→ **JOB**
The required output is the line that contains "What is the proximity" plus every line after it in the listing below, copied exactly as it appears.

→ **MATERIAL SHOWN**
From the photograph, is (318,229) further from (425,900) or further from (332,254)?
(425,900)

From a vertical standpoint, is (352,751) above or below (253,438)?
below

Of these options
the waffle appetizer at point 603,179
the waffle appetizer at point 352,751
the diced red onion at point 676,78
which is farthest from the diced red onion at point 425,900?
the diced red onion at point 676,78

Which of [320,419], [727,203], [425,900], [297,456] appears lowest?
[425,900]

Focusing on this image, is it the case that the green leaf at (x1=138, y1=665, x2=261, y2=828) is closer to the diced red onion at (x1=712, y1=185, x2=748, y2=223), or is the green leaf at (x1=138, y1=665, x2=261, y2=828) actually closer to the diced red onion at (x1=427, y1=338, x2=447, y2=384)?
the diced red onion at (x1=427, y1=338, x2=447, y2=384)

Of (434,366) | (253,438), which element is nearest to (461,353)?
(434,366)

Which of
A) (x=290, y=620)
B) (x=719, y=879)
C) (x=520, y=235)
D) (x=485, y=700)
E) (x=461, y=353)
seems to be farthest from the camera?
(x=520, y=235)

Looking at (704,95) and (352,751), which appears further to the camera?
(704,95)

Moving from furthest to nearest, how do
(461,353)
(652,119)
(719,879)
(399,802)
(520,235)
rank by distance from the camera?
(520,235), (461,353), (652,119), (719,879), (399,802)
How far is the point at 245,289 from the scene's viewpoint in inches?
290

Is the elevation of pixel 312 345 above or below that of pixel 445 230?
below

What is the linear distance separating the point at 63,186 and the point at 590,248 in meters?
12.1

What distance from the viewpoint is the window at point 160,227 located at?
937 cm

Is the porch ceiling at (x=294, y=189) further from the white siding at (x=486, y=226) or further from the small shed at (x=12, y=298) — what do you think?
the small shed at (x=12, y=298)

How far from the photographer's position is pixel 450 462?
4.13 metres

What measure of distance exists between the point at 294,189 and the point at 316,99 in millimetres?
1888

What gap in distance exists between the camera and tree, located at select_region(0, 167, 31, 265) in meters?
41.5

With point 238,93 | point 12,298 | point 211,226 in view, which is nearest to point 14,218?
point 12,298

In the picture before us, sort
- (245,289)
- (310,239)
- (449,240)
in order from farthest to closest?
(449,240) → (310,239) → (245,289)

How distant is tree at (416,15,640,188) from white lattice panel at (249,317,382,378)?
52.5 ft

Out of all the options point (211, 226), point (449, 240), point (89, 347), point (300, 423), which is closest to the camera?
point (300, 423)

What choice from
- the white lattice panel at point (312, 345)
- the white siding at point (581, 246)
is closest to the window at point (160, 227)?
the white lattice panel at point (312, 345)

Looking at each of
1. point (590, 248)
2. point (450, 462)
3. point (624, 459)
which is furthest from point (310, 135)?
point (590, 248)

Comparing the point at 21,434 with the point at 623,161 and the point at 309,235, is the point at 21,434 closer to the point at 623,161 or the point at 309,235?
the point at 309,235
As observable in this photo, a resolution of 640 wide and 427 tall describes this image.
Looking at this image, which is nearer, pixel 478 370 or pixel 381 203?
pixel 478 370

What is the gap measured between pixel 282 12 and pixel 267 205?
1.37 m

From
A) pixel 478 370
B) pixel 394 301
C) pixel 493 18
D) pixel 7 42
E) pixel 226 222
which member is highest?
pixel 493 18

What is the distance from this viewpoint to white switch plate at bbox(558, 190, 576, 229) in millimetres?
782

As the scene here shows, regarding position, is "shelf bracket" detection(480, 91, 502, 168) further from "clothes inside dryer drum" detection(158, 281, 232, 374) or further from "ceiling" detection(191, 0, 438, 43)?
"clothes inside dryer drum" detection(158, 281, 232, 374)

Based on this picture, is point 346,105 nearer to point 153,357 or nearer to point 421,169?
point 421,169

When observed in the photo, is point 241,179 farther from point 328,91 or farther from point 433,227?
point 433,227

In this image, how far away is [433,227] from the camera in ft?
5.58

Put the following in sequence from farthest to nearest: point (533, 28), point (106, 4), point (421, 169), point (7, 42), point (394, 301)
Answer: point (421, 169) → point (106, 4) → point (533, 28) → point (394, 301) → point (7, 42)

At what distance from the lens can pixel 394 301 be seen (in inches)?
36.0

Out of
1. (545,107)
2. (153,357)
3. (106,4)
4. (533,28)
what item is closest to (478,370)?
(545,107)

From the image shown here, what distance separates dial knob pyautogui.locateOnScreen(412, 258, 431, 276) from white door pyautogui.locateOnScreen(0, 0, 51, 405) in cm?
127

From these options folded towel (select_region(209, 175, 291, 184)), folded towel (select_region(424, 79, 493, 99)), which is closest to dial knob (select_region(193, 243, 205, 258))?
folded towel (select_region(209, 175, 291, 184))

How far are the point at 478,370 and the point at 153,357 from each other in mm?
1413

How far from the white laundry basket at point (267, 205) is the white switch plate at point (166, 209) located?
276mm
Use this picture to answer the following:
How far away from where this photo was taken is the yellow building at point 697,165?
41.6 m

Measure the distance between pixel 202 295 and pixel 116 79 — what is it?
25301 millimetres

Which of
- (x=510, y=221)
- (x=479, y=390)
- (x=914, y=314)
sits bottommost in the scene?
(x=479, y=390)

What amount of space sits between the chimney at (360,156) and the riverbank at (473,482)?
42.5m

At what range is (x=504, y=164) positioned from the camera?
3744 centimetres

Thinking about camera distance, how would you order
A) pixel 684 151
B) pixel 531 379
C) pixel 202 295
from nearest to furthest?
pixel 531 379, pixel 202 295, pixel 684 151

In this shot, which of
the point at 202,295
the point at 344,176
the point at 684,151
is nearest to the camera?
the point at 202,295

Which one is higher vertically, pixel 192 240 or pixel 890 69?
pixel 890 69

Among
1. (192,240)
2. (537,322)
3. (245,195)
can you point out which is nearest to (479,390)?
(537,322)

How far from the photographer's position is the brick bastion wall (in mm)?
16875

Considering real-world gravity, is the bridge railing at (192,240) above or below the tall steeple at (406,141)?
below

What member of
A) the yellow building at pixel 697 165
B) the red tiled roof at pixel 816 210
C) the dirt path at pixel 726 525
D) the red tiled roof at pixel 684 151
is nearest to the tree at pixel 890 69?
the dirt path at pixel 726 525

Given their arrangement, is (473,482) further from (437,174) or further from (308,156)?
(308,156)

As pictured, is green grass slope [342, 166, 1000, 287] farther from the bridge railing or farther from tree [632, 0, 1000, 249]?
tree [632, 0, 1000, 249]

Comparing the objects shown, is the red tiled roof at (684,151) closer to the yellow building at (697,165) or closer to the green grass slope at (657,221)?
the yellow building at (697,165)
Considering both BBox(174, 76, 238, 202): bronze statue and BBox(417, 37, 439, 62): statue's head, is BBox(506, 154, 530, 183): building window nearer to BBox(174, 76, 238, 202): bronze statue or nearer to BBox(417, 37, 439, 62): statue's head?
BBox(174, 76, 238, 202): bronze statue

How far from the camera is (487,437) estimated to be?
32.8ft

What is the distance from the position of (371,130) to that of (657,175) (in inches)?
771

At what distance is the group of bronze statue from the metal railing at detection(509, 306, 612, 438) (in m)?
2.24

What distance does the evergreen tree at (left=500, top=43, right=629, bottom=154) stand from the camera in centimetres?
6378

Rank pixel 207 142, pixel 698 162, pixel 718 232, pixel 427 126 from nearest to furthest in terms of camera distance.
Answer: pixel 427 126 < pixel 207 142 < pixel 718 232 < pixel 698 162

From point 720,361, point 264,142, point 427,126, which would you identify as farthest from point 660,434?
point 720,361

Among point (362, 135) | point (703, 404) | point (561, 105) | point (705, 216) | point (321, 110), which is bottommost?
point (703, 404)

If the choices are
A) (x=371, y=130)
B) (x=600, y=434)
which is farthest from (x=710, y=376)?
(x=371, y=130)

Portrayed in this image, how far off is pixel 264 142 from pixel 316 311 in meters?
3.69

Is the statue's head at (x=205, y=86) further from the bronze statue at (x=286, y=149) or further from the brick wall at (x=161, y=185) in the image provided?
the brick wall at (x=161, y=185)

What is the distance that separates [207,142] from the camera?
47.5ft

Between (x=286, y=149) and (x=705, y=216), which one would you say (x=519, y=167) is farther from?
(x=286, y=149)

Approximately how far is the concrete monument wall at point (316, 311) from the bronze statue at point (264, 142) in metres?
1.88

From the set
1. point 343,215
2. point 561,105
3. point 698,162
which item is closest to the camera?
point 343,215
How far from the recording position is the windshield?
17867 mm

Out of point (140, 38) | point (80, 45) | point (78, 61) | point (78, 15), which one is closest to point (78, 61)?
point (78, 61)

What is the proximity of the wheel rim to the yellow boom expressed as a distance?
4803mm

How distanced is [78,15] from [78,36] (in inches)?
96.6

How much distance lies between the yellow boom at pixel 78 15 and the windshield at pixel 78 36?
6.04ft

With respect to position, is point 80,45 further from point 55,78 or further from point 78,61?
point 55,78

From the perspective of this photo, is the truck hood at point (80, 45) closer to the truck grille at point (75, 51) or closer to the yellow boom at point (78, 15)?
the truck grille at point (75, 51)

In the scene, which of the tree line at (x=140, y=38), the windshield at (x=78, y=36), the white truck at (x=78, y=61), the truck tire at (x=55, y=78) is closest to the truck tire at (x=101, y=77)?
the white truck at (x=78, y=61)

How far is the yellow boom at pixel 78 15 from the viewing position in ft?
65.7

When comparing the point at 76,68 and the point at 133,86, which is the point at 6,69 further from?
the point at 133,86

→ **SOLUTION**
What is the proximity of the wheel rim to the yellow boom expressed as a distance?
4803mm

How distanced is [78,15] from [78,36] (in inches)?
96.6

How much distance lies between the yellow boom at pixel 78 15 and the windshield at pixel 78 36?
6.04ft

With respect to position, is point 80,45 further from point 55,78 or further from point 78,61?
point 55,78

From the perspective of this photo, is the truck hood at point (80, 45) closer to the truck grille at point (75, 51) or closer to the yellow boom at point (78, 15)?
the truck grille at point (75, 51)

In the scene, which of the tree line at (x=140, y=38), the windshield at (x=78, y=36), the white truck at (x=78, y=61), the truck tire at (x=55, y=78) is closest to the truck tire at (x=101, y=77)?
the white truck at (x=78, y=61)

How far is the yellow boom at pixel 78 15 from the viewing position in ft?
65.7

When comparing the point at 76,68 and the point at 133,86, which is the point at 6,69 further from?
the point at 133,86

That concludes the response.